Introduction
Criminal justice agencies rely heavily on Records Management Systems (RMS), Computer-Aided Dispatch (CAD), and Jail Management Systems (JMS) to manage daily operations. These systems generate massive amounts of Criminal Justice Information (CJI) that must be archived securely and retained in accordance with CJIS Security Policy and state/local laws. This blog explores strategies for archiving RMS, CAD, and JMS data while aligning with defensible retention schedules.
Why Archiving Matters
- Regulatory Compliance: Laws and CJIS Security Policy mandate specific retention periods for different CJI records.
- Operational Continuity: Archived RMS, CAD, and JMS data supports investigations, audits, and legal proceedings.
- Storage Optimization: Proper archiving prevents primary systems from being overloaded with historical records.
Key Data Types
- RMS Data: Case reports, arrest logs, citations, evidence records.
- CAD Data: Incident dispatch logs, call records, radio traffic, response times.
- JMS Data: Inmate booking records, movement history, release dates.
Each dataset has different retention requirements, making classification and scheduling critical.

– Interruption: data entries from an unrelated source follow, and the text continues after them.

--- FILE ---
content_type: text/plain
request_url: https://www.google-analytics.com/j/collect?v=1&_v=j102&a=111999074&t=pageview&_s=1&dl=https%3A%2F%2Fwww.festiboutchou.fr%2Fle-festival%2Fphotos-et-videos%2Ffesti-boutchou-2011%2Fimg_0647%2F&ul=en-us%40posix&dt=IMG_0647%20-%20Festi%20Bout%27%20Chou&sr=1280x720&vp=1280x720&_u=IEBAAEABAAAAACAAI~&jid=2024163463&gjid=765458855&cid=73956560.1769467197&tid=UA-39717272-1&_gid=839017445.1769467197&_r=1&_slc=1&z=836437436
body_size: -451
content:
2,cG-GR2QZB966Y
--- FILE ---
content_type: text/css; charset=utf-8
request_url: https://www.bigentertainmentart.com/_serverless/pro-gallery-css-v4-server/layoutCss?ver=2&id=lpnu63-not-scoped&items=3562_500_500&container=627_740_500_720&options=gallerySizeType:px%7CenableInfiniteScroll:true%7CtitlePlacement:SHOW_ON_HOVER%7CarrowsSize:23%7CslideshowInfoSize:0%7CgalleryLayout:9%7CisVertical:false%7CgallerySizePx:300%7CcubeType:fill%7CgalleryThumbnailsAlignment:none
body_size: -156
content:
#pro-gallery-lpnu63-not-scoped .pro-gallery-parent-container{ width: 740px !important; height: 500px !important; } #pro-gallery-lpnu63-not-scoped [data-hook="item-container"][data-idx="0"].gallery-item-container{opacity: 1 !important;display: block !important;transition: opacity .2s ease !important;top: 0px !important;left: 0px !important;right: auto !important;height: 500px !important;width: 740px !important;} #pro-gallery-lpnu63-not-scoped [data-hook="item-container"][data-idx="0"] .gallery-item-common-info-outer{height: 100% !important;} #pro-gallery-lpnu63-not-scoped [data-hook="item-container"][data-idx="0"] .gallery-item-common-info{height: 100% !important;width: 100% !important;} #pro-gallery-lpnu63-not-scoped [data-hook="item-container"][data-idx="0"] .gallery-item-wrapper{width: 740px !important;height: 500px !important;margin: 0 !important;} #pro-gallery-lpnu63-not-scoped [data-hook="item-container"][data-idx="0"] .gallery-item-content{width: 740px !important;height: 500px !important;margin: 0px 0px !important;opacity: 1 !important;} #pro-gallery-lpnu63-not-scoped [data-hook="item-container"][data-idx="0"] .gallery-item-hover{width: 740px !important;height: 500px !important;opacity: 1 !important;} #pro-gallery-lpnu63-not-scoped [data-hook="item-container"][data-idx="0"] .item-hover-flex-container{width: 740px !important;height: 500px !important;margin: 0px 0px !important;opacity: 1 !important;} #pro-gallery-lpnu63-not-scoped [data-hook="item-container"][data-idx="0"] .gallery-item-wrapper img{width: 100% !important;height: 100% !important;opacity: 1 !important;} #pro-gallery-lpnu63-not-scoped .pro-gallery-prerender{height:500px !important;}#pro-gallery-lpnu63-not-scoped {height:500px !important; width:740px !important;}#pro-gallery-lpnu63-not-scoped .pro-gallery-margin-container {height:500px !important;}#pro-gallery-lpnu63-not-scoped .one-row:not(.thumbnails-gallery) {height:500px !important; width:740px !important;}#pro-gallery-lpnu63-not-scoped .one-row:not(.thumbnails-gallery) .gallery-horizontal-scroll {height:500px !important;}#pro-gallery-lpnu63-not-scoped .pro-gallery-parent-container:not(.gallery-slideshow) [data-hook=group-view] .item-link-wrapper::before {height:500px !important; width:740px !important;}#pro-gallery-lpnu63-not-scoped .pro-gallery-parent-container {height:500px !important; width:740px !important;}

Retention Schedule Strategies
1. Legal and Policy Alignment
- Map retention schedules to state statutes, federal requirements, and CJIS mandates.
- Examples: Arrest logs may require long-term retention; minor citations may have shorter schedules.
2. System Integration
- Integrate RMS, CAD, and JMS with archiving platforms at ingestion.
- Ensure metadata tagging for retention classification.
3. Automation
- Automate retention schedules to reduce manual errors.
- Trigger defensible deletion when retention periods expire.
4. Audit Readiness
- Maintain audit trails showing classification, retention decisions, and deletion events.
- Provide on-demand reports for oversight bodies.
Challenges
- Data Complexity: RMS, CAD, and JMS records often overlap across systems.
- Volume: High call and arrest volume can generate petabytes of CJI annually.
- Evolving Regulations: State/local retention laws may change frequently.
Best Practices
- Develop Clear Policies: Create retention schedules specific to each system.
- Metadata Tagging: Ensure records are tagged with type, sensitivity, and retention category.
- Automated Workflows: Reduce manual intervention with policy-driven automation.
- Segregation of Data: Store RMS, CAD, and JMS archives separately for clarity and compliance.
- Regular Reviews: Update schedules as laws and CJIS requirements evolve.
Conclusion
Archiving RMS, CAD, and JMS data with defensible retention schedules is critical to maintaining compliance, operational efficiency, and audit readiness. By aligning retention with policy, automating workflows, and ensuring oversight, agencies can securely manage the lifecycle of CJI while reducing risk and preserving trust.